(一)首部
1.判决书字号
一审判决书:厦门海事法院(1993)厦海法商初字第033号。
二审判决书:福建省高级人民法院(1995)闽经终字第57号。
3.诉讼双方
原告(反诉被告、被上诉人):日本太海株式会社。
法定代表人:烟某,董事长。
被告(反诉原告、上诉人):香港海柏渔业公司。
法定代表人:石某,总经理。
委托代理人:高建平,福建天正律师事务所律师。
委托代理人:宋学成,北京对外经济律师事务所律师。
第三人(被上诉人):上海翔远水产食品有限公司。
法定代表人:吕某,董事长。
委托代理人:陈建敏,福建对外经济律师事务所律师。
5.审判机关和审判组织
一审法院:厦门海事法院。
合议庭组成人员:审判长:唐福金;审判员:张希舟;代理审判员:温文华。
二审法院:福建省高级人民法院。
合议庭组成人员:审判长:魏光钰;代理审判员:薛琦、黄继业。
6.审结时间
一审审结时间:1994年12月23日。
二审审结时间:1995年12月31日。
(二)一审诉辩主张
1.原告(反诉被告)日本太海株式会社(下称太海会社)和上海翔远水产食品有限公司(下称翔远公司)诉称:1993年5月29日,两原告(翔远公司原以原告身份起诉,一审将其作为第三人参加诉讼)在上海订立了关于合作经营水产品等意向书,太海会社即汇给翔远公司10万美元。6月间,双方商定在福建收购活海鳗50吨,由船运至日本东京,7月份海鳗节销售。经洽谈,太海会社与被告香港海柏渔业公司于6月14日用传真确认了太海会社租用“海柏No.3”船运输50吨活海鳗的协议。约定运输三次,运费1000万日元。首期运费250万日元已于同日支付。之后,太海会社与翔远公司的出口代理人福建省水产进出口公司(下称水产公司)签订买卖合同。7月5日下午5时翔远公司开始把1.91吨活海鳗装上“海柏No.3”船,6日凌晨发现鱼全部死亡,经商检机构鉴定,鱼死原因是船舱不适载。6日至11日,翔远公司联系空运,从福州经上海仅将暂养池中的3151公斤海鳗运到日本,损失惨重。为此,太海会社委托翔远公司申请厦门海事法院诉前扣押了“海柏No.3”船。因索赔不果,两原告遂于1993年8月5日提起诉讼,请求法院判令被告:(1)赔偿租用船舶费用损失250万日元;(2)赔偿死鱼损失、代理费损失以及为避免损失扩大而采取补救措施的费用损失计708328元人民币及其利息;(3)本案诉讼费等由香港海柏渔业公司负担。

__________________________________________________

任务说明 ->
根据这份判决书摘录回答:
(a) 一审合议庭的审判长是谁?
(b) 二审审结时间是哪一天?
(c) 太海会社与香港海柏渔业公司约定的运费总额是多少?
这些记录是另一份独立的材料,与上面的文字无关。

__________________________________________________

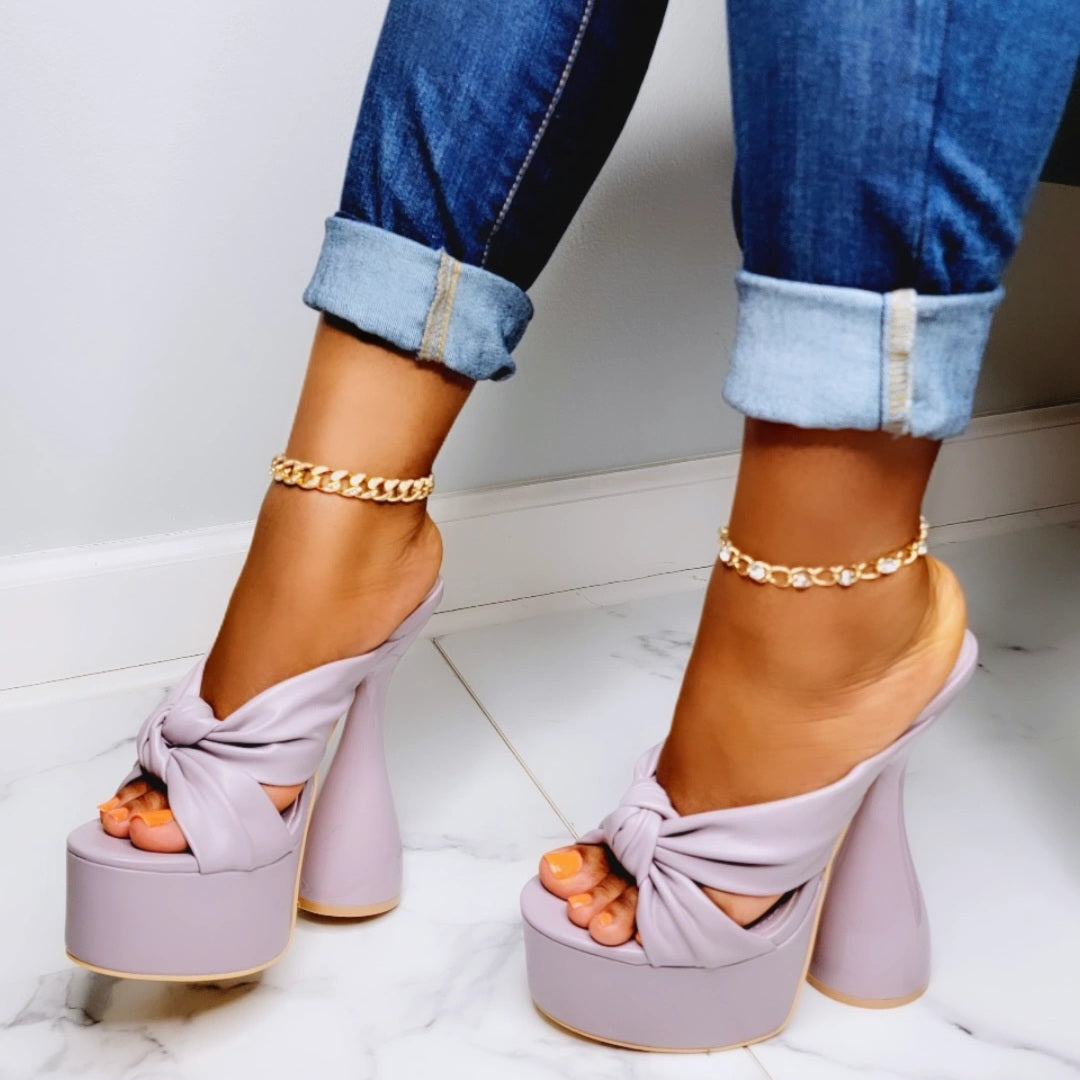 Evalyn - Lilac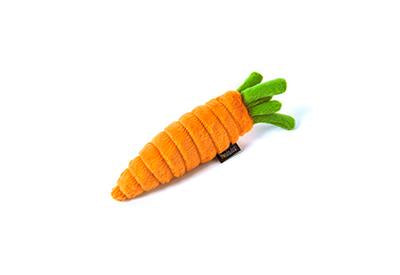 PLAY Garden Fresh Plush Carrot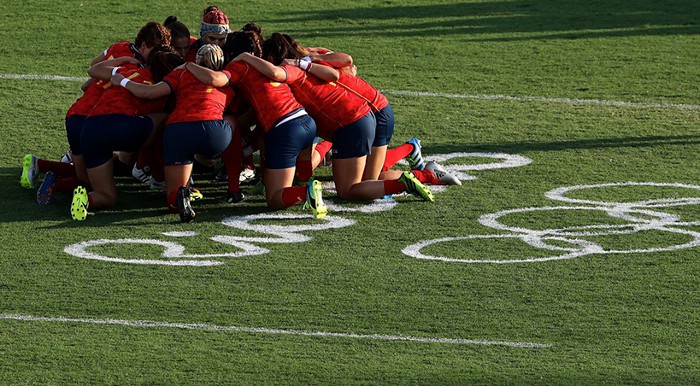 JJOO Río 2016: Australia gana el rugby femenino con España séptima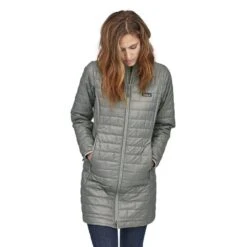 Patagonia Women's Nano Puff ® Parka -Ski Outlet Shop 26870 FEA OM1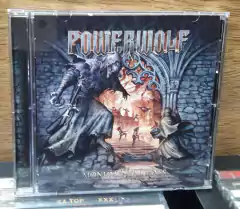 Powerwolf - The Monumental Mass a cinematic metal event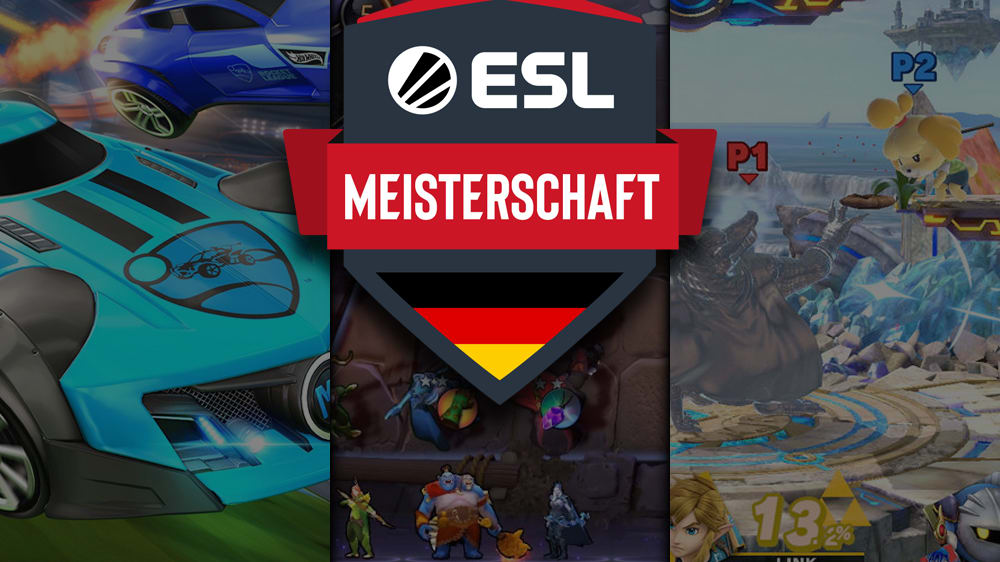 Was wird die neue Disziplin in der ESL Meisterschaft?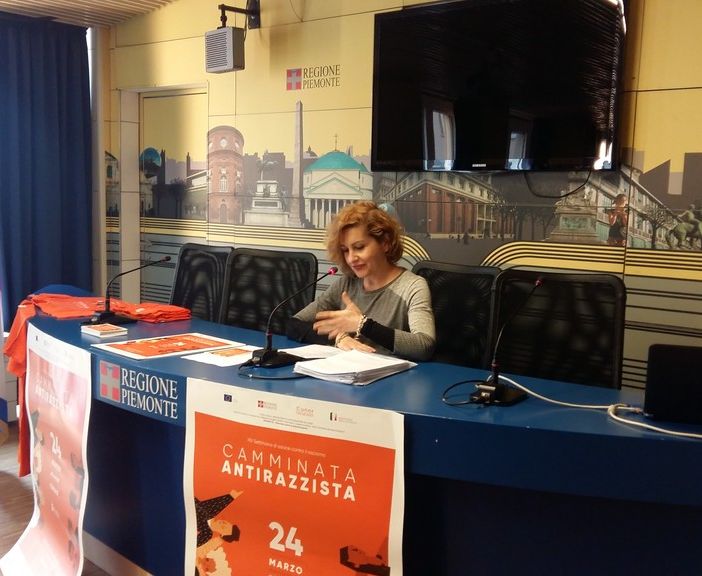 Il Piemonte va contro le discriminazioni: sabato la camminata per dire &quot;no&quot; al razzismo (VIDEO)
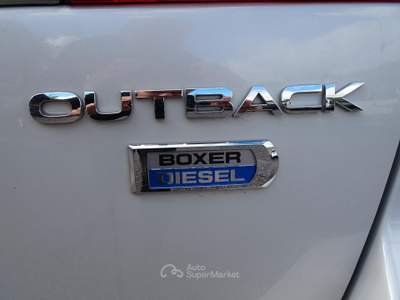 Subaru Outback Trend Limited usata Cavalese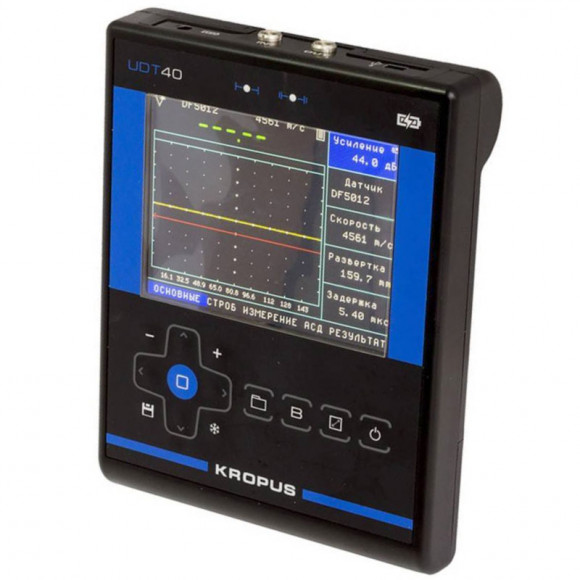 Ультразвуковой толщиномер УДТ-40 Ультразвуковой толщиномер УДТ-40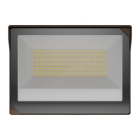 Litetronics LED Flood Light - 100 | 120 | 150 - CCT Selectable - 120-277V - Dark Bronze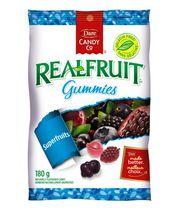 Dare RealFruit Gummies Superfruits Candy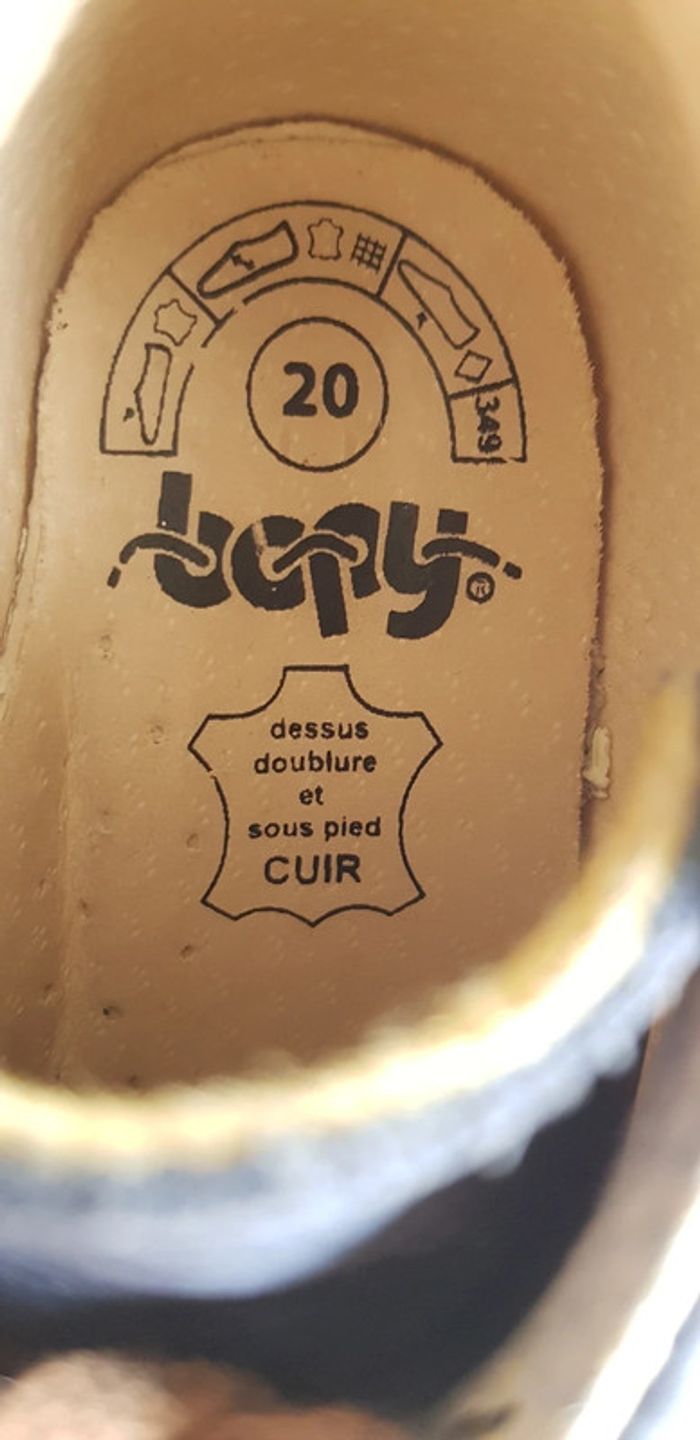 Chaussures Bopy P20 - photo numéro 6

__________________________________________________

参考答案 ->
(a) 唐福金。
(b) 1995年12月31日。
(c) 1000万日元。